Hi everyone, I’ve just joined the community and look forward to chatting with you. Hoping to learn more about my condition and have a better understanding of what I need to do to get the meds right 🙂
Hello !: Hi everyone, I’ve just joined the... - Thyroid UK
Hello !
welcome to forum
Your profile says you’re currently on 25mcg levo for 6months & on lower dose before.
Most start on 50mcg & need to increase by 25mcg every 6-8 weeks to full dose. This is because initially the replacement hormone tops up levels but a few weeks on it replaces what failing thyroid cant produce. ie your likely very overdue an increase & you may be at a hypothyroid levels & can be cause of symptoms you mention.
Do you have access to any blood test results. Printed copies or online record. Post you results with lab range. Ranges vary so always needed.
For full test you need TSH, FT4, FT3, TPO & TG antibodies.
Most feel well with TSH around 1 FT4 top 3rd or range & FT3 at least half way.
Levo works well if Folate, ferritin, B12 & vitamin D are optimal. As doctors don’t test everything many use private options.
Thanks for replying PurpleNails my latest results were TSH 4.71 T3 4.5 T4 15.8 through medichecks in March. I’m due to take another test this week with the antibody test. Just did some digging and it seems I’ve been on 25mg daily for since March 22 (bit more than 6 months!) I must be honest I do find it all a bit confusing at the moment in terms of what a good result should look like.
Your TSH should be lower and “Frees” FT4 & FT3 should be higher….
Most are well when TSH around 1 and FT4 in top third of range.

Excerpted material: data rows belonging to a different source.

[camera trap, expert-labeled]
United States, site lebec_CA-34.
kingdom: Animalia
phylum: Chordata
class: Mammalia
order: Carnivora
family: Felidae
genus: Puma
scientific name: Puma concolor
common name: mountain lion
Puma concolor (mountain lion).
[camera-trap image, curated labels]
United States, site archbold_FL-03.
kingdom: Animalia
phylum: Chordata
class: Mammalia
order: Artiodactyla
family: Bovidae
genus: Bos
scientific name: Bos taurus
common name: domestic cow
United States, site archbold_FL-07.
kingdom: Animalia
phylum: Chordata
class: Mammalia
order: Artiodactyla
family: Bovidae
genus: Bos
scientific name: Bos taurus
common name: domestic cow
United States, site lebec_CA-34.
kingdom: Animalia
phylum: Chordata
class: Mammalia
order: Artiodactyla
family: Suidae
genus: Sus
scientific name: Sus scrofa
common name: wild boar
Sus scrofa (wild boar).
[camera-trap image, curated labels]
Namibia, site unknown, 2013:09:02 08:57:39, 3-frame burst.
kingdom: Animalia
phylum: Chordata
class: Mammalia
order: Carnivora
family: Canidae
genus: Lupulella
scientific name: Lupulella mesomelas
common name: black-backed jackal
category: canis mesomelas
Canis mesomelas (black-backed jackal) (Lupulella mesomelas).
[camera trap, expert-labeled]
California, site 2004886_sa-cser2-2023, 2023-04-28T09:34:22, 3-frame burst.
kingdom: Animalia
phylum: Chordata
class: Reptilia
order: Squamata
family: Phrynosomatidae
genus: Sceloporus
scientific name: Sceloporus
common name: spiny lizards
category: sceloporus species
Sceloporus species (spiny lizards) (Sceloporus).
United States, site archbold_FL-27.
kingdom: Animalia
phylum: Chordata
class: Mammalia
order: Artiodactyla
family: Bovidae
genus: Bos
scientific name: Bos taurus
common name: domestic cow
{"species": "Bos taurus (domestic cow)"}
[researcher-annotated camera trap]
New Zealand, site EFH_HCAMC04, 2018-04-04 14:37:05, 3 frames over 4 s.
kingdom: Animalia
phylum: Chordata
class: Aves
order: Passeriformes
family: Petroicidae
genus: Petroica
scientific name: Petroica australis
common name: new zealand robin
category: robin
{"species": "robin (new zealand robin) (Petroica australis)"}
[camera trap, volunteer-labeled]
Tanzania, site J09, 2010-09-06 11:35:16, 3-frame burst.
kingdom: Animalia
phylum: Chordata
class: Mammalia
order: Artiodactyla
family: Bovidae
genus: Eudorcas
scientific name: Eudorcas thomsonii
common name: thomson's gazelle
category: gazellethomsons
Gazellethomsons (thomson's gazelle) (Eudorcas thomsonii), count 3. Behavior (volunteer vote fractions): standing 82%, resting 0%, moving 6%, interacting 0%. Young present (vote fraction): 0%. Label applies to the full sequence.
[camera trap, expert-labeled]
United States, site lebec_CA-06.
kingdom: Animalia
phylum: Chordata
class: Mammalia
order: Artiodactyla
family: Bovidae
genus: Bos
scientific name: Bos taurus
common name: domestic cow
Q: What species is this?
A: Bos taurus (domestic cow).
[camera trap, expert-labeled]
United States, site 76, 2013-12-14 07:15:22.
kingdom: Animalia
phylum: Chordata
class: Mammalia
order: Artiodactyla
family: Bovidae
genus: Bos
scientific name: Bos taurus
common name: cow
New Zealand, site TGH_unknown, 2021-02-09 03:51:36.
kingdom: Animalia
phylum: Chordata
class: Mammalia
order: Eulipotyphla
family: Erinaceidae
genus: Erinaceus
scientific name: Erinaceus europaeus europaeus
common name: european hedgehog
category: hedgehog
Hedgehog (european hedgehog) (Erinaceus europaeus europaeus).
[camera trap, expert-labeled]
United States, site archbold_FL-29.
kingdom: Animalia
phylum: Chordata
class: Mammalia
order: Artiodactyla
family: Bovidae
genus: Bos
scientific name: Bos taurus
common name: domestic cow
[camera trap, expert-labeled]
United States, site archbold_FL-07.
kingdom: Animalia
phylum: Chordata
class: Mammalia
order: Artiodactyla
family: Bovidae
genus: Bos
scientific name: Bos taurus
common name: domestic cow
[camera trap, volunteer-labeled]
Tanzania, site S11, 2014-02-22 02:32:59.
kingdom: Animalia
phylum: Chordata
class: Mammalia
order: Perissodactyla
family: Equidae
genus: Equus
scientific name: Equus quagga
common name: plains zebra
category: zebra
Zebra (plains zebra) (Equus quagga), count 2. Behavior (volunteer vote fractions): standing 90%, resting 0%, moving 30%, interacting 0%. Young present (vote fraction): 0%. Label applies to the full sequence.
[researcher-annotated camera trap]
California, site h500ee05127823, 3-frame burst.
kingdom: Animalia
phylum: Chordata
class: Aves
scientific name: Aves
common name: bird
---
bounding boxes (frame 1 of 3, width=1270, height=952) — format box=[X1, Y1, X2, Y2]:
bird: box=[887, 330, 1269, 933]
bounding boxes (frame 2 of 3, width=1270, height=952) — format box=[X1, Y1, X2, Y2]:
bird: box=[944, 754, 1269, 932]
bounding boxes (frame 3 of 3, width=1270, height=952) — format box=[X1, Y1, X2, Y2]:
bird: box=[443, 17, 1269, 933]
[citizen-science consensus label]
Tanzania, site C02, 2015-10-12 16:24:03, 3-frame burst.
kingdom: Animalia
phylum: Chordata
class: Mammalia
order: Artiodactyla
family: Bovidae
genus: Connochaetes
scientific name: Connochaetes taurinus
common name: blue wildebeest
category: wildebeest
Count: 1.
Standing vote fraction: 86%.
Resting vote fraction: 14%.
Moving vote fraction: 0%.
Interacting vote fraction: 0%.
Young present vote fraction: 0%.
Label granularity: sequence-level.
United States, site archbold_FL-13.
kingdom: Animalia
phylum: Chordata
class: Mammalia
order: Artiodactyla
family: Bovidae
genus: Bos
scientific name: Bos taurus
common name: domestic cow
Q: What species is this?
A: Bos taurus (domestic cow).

FT3 over 50%. We are all individual so some feel well at a different level to others.
This is one of the reasons a lower starting dose is given & increase introduced gradually. It allows for levels to be adjusted slowly which can be easier to tolerate & it allows you to monitor for improvements in symptoms & recognise when they ease.
This is usually every 6-8 weeks. Then once stable you are tested annually.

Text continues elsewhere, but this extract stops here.